Entre vos rôles et vos scénarios, avez-vous connu ces moments où le téléphone sonnait moins ?
Oh oui, et à de nombreuses reprises. Plusieurs fois, j'ai appelé mon agent pour lui demander de me trouver du travail. La dernière fois, c'était il y a trois ans. On m'a proposé trois rôles différents : la mère de Bradley Cooper, une vieillarde dans une chaise roulante et... Mère Teresa ! Je voulais absolument tourner, car j'avais le sentiment d'être enfermée dans Nanny McPhee. J'avais besoin d'un emploi différent.
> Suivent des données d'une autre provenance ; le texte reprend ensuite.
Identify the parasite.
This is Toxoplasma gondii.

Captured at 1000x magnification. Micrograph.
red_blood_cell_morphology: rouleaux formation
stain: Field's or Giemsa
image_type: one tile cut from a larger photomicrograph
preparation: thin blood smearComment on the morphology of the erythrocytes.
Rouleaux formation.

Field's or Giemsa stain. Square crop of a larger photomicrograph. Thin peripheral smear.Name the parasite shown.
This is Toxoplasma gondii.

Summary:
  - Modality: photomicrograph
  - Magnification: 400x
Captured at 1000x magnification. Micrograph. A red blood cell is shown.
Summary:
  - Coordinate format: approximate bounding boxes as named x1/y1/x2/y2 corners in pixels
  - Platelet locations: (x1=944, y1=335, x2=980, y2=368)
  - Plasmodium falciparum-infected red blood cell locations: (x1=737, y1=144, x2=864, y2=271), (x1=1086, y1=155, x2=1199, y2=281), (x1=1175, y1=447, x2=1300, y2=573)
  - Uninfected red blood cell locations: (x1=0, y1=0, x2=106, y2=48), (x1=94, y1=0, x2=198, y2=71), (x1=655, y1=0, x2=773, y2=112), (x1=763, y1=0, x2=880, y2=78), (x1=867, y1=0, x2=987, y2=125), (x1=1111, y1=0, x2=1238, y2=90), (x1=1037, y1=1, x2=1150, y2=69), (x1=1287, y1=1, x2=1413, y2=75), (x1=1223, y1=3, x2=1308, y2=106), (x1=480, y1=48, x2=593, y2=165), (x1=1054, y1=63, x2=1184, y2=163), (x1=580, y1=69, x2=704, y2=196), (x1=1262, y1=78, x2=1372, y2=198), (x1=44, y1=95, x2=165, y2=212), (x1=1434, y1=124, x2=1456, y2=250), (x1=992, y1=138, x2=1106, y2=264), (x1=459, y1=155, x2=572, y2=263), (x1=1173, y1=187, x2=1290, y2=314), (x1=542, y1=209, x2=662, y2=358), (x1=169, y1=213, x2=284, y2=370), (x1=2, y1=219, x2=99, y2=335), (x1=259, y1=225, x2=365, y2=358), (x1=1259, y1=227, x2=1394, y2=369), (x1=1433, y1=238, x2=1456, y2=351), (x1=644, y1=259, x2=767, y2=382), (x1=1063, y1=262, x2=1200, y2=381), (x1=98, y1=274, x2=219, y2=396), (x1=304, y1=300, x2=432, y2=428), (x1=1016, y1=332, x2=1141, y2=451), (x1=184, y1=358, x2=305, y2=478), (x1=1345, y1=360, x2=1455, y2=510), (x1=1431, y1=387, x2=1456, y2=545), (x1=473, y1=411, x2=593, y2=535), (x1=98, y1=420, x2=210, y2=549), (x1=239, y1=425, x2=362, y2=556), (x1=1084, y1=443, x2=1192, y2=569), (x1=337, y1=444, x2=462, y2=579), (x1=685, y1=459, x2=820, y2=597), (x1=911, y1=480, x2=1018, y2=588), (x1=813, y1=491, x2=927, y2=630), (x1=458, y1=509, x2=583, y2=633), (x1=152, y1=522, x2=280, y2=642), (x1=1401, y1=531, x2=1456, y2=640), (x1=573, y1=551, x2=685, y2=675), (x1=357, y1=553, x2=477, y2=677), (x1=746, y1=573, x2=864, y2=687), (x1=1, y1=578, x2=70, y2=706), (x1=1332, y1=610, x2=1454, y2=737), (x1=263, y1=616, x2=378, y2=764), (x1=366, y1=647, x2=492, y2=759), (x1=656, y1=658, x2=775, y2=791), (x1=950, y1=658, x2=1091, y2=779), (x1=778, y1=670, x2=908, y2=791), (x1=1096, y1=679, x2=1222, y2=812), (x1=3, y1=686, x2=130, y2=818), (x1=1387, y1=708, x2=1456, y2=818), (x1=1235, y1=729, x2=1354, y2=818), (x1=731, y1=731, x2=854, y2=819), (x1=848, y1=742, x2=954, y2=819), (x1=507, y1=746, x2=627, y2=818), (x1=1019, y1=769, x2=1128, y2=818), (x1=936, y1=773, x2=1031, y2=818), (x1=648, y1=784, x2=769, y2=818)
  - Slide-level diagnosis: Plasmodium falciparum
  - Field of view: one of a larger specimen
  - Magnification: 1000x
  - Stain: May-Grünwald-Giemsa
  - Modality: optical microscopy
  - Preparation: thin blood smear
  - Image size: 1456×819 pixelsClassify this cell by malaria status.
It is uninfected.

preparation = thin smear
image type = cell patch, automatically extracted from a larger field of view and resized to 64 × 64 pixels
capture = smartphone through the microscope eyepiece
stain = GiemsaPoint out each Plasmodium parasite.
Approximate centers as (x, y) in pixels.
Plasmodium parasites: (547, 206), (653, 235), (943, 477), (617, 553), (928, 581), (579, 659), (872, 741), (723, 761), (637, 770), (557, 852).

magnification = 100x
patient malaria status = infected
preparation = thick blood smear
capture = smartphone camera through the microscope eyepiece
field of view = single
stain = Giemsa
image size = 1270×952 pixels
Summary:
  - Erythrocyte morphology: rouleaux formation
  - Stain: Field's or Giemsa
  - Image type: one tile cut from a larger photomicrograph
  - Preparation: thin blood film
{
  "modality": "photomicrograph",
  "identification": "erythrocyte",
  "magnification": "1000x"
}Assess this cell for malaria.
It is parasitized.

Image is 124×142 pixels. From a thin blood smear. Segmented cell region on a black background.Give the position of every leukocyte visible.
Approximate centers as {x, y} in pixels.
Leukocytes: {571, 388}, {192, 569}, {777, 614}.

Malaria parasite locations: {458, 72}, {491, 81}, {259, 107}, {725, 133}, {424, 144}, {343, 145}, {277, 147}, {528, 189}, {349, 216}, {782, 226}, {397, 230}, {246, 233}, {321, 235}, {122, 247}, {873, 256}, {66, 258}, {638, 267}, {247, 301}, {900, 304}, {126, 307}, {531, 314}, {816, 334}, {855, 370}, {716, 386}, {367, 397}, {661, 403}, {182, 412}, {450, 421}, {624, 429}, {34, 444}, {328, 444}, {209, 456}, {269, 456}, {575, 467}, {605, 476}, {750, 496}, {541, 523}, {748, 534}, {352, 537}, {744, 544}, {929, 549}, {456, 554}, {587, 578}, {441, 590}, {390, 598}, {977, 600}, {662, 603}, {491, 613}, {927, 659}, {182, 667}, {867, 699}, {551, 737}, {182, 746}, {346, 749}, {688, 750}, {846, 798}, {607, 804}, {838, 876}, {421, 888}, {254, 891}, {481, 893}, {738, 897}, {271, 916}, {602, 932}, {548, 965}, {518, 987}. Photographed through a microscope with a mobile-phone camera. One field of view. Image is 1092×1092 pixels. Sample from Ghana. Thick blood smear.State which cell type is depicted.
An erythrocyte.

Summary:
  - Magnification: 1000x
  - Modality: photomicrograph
Et j'ai eu la chance qu'on me propose d'autres rôles qui m'intéressent plus, dont Pamela Travers dans Dans l'ombre de Mary, un scénario était brillamment écrit, tant en terme de situations, d'enchaînements de celles-ci que de dialogues.Et puis, honnêtement, vous avez rarement entre vos mains un rôle aussi passionnant pour une femme de 50 ans dans une industrie qui, traditionnellement, n'est pas habituée à faire des films sur des femmes.
Comment êtes-vous entrée dans sa peau ?
Cette femme est pétrie de contradictions. J'ai donc fait énormément de recherches sur elle. Et une fois toutes ces informations assimilées, j'ai pu m'en libérer pour me glisser dans sa peau. Cette femme est comme un oignon : chaque couche en dissimule une autre et ce, sans fin. L'interpréter m'a donc conduite dans des endroits dont je ne soupçonnais même pas l'existence.
Vous sentez-vous plus heureuse dans votre métier qu'à vos débuts ?
Oui, parce que je me sens plus libre qu'avant et que je peux plus me laisser aller qu'à mes débuts. C'est un sentiment délicieux.